Out-of-sample generalizations for supervised manifold learning for classification
This addresses a bottleneck in classification applications where existing methods fail to extend embeddings to new data, though it is incremental as it builds on general supervised manifold learning algorithms.
The paper tackles the out-of-sample extension problem in supervised manifold learning for classification by proposing a semi-supervised method that builds an RBF interpolator to generalize embeddings to novel points, with experimental results on face and object images showing its potential for classification.
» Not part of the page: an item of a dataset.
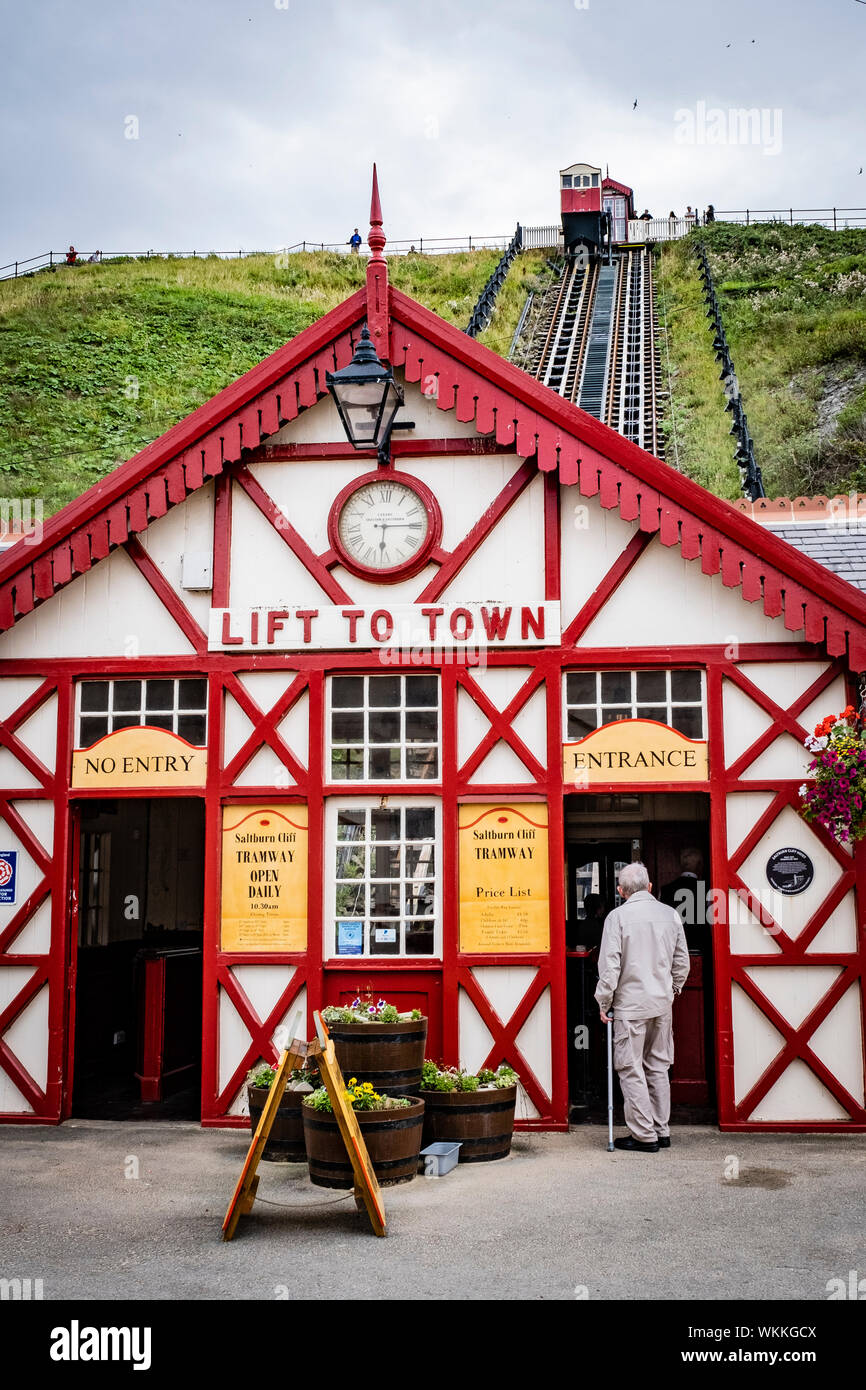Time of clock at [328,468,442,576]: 6:14
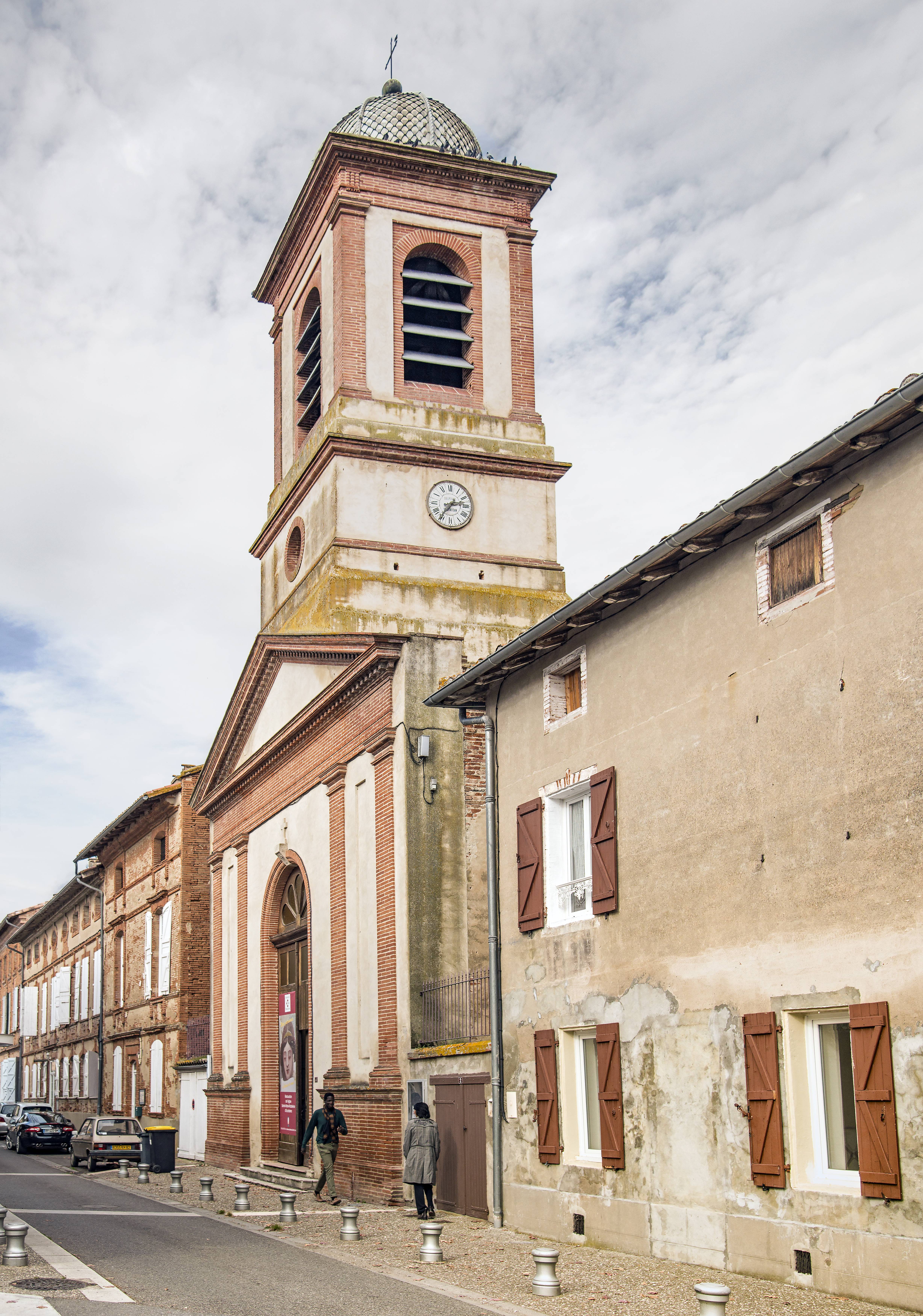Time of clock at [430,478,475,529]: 2:36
Supervised manifold learning methods for data classification map data samples residing in a high-dimensional ambient space to a lower-dimensional domain in a structure-preserving way, while enhancing the separation between different classes in the learned embedding. Most nonlinear supervised manifold learning methods compute the embedding of the manifolds only at the initially available training points, while the generalization of the embedding to novel points, known as the out-of-sample extension problem in manifold learning, becomes especially important in classification applications. In this work, we propose a semi-supervised method for building an interpolation function that provides an out-of-sample extension for general supervised manifold learning algorithms studied in the context of classification. The proposed algorithm computes a radial basis function (RBF) interpolator that minimizes an objective function consisting of the total embedding error of unlabeled test samples, defined as their distance to the embeddings of the manifolds of their own class, as well as a regularization term that controls the smoothness of the interpolation function in a direction-dependent way. The class labels of test data and the interpolation function parameters are estimated jointly with a progressive procedure. Experimental results on face and object images demonstrate the potential of the proposed out-of-sample extension algorithm for the classification of manifold-modeled data sets.